### [Stated exercise]
Can you format the material as a Markdown table with columns Row and Text, starting at the line that contains "How far is pixel" and ending at the last line of the material, numbering each line and leaving out blank lines?

### [Data]
•••••

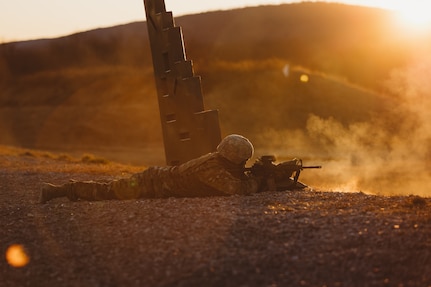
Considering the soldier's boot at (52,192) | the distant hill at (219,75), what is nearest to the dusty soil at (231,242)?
the soldier's boot at (52,192)

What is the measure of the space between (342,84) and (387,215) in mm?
37180

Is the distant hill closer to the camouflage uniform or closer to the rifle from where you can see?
the rifle

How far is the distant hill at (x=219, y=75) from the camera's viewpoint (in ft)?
133

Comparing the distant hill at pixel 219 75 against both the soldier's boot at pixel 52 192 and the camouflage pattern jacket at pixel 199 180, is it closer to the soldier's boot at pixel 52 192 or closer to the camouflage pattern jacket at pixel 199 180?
the soldier's boot at pixel 52 192

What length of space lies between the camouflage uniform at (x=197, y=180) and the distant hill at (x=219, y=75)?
83.8 feet

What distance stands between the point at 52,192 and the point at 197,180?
112 inches

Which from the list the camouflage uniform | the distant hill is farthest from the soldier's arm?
the distant hill

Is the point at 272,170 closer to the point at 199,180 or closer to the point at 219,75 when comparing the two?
the point at 199,180

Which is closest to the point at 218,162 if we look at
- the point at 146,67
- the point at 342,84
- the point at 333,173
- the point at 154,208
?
the point at 154,208

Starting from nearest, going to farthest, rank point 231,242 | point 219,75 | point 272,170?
point 231,242 → point 272,170 → point 219,75

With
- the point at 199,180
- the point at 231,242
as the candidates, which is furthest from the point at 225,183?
the point at 231,242

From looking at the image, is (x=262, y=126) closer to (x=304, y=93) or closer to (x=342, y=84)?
(x=304, y=93)

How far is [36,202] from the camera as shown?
1243cm

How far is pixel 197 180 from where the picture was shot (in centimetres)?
1060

•••••

### [Solution to the problem]
| Row | Text |
|---|---|
| 1 | How far is pixel 197 180 from where the picture was shot (in centimetres)? |
| 2 | 1060 |